### Exercise aim
Answer these from the article below on Virginia's tech workforce:
1. What is the average annual salary of cybersecurity workers in Virginia?
2. How many new computer science graduates could the investment create over the next 20 years?
3. Which universities will receive the largest share in the first round of funding?

According to Comparitech’s “2019 US Cybersecurity Salary & Employment Study,” which was published last month, Virginia ranks as one of the hottest states for cybersecurity professionals – both from a job opportunity and salary standpoint. The Comparitech study found that there are currently 14,180 individuals employed in a cybersecurity role with an average annual salary of $111,790. Over the next five years the number of cybersecurity jobs in the Old Dominion State is expected to grow by more than 32%.

With the growing demand for cybersecurity and other high-tech jobs, 11 universities in the Commonwealth of Virginia were promised just under $1 billion in state funding to grow their computer science programs. Governor Ralph Northam announced that the investment of this tech talent pipeline could create 31,000 new computer science graduates over the next 20 years.

The Tech Talent Investment Program is being developed to benefit students and tech employers throughout the state, and it grew out of Virginia’s proposal to Amazon, which is locating its second headquarters in Northern Virginia. The performance-based initiative is also designed to create at least 25,000 new bachelor’s and master’s degrees in computer science and related fields, while funding for the program was already provided in the Virginia budget approved earlier this year.

“This initiative is an investment in Virginians,” said Governor Northam, via a statement. “Virginia’s tech sector will continue booming only if we can train the workforce those jobs require. We are educating a workforce that will fill jobs at hundreds of tech companies around the Commonwealth, including at Amazon, helping boost our economy and quality of life in every corner of Virginia.”

Governor Northam approved $16.6 million for the Tech Talent Investment Program in the state budget, but the allocations to the individual universities had not previously been announced. Virginia Tech and George Mason University will receive the largest share in the first round of funding.

### Dataset

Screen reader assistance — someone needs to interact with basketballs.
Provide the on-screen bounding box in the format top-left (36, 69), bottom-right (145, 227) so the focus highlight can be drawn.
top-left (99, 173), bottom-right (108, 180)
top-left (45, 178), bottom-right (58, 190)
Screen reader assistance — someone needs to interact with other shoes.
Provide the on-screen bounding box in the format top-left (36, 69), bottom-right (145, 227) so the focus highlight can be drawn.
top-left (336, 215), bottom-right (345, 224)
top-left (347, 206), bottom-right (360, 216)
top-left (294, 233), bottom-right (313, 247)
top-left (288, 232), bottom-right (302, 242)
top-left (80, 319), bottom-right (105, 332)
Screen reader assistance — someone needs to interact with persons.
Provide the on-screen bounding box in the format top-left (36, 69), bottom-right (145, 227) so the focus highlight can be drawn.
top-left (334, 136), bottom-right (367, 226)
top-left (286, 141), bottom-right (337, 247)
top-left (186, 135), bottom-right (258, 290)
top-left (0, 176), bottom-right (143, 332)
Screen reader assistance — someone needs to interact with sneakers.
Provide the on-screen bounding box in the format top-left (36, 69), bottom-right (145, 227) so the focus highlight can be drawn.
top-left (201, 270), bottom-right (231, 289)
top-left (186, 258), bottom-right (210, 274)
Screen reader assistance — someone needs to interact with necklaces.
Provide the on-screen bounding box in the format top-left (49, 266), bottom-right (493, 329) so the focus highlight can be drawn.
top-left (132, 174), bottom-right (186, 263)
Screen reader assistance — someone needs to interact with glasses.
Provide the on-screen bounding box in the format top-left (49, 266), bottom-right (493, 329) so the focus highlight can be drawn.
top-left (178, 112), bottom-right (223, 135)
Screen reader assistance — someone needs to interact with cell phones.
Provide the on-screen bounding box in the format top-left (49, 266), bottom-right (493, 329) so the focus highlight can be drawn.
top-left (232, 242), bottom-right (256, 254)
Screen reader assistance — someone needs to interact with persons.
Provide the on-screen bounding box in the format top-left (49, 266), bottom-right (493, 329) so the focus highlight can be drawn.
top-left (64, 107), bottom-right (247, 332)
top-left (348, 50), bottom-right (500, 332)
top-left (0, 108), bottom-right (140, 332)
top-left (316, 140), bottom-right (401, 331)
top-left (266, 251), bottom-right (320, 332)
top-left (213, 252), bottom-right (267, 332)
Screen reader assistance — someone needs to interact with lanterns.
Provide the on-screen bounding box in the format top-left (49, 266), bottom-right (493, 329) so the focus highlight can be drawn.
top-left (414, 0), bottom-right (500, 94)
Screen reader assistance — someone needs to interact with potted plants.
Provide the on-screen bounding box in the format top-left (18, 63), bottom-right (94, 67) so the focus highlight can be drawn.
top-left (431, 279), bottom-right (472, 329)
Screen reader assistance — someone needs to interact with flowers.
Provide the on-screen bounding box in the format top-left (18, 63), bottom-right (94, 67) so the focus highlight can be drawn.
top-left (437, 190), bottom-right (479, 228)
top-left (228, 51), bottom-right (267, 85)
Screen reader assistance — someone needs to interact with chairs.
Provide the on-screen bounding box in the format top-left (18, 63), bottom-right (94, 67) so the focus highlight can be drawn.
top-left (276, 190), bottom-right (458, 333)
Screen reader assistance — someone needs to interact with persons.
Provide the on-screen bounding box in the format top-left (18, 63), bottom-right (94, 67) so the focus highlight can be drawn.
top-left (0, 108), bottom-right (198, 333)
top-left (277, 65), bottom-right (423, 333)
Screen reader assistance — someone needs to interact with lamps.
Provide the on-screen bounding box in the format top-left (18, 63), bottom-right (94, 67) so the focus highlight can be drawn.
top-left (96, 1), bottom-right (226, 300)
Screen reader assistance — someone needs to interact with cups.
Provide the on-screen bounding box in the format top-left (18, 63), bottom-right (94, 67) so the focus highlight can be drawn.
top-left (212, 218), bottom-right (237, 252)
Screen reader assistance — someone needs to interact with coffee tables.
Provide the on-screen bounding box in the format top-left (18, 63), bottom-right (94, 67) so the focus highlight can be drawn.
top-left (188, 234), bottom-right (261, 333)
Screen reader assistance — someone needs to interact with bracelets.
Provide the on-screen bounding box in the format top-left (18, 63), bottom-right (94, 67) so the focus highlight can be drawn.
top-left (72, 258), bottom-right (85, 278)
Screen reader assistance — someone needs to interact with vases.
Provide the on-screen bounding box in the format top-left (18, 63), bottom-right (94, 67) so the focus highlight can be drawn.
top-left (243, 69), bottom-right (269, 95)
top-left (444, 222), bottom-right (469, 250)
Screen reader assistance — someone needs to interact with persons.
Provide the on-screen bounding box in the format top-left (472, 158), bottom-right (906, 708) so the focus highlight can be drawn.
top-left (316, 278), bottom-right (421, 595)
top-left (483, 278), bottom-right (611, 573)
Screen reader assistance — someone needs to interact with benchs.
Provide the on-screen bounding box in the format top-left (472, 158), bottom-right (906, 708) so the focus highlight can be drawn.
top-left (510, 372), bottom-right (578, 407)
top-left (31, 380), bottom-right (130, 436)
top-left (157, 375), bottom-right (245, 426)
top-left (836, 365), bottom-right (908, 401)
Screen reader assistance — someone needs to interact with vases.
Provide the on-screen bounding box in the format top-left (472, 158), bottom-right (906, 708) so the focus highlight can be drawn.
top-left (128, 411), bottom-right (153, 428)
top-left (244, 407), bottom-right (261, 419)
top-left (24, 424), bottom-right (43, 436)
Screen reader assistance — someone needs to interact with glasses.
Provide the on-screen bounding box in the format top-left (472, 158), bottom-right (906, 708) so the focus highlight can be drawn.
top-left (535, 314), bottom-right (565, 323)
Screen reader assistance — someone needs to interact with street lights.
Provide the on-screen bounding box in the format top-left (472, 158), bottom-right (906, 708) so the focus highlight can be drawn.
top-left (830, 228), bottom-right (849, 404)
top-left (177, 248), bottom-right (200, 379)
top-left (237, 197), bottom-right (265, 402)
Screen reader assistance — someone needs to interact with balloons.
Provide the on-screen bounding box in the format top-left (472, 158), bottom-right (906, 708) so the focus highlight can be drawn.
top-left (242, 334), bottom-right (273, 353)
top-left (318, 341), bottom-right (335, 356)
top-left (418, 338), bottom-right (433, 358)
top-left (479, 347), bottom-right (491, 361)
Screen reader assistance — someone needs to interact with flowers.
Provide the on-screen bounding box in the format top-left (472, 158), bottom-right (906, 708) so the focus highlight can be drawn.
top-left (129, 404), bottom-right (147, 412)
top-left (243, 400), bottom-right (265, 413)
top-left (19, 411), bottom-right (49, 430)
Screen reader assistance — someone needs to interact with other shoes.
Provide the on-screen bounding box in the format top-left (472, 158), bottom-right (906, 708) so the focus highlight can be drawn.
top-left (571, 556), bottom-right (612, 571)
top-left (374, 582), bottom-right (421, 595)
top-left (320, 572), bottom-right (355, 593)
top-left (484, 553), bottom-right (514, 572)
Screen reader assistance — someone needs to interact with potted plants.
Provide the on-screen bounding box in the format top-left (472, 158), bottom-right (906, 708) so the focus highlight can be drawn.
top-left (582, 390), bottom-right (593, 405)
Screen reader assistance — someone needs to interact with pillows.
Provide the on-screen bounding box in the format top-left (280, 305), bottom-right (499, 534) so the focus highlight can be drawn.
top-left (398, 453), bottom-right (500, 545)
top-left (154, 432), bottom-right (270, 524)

### Written answer
1. $111,790
2. 31,000
3. Virginia Tech and George Mason University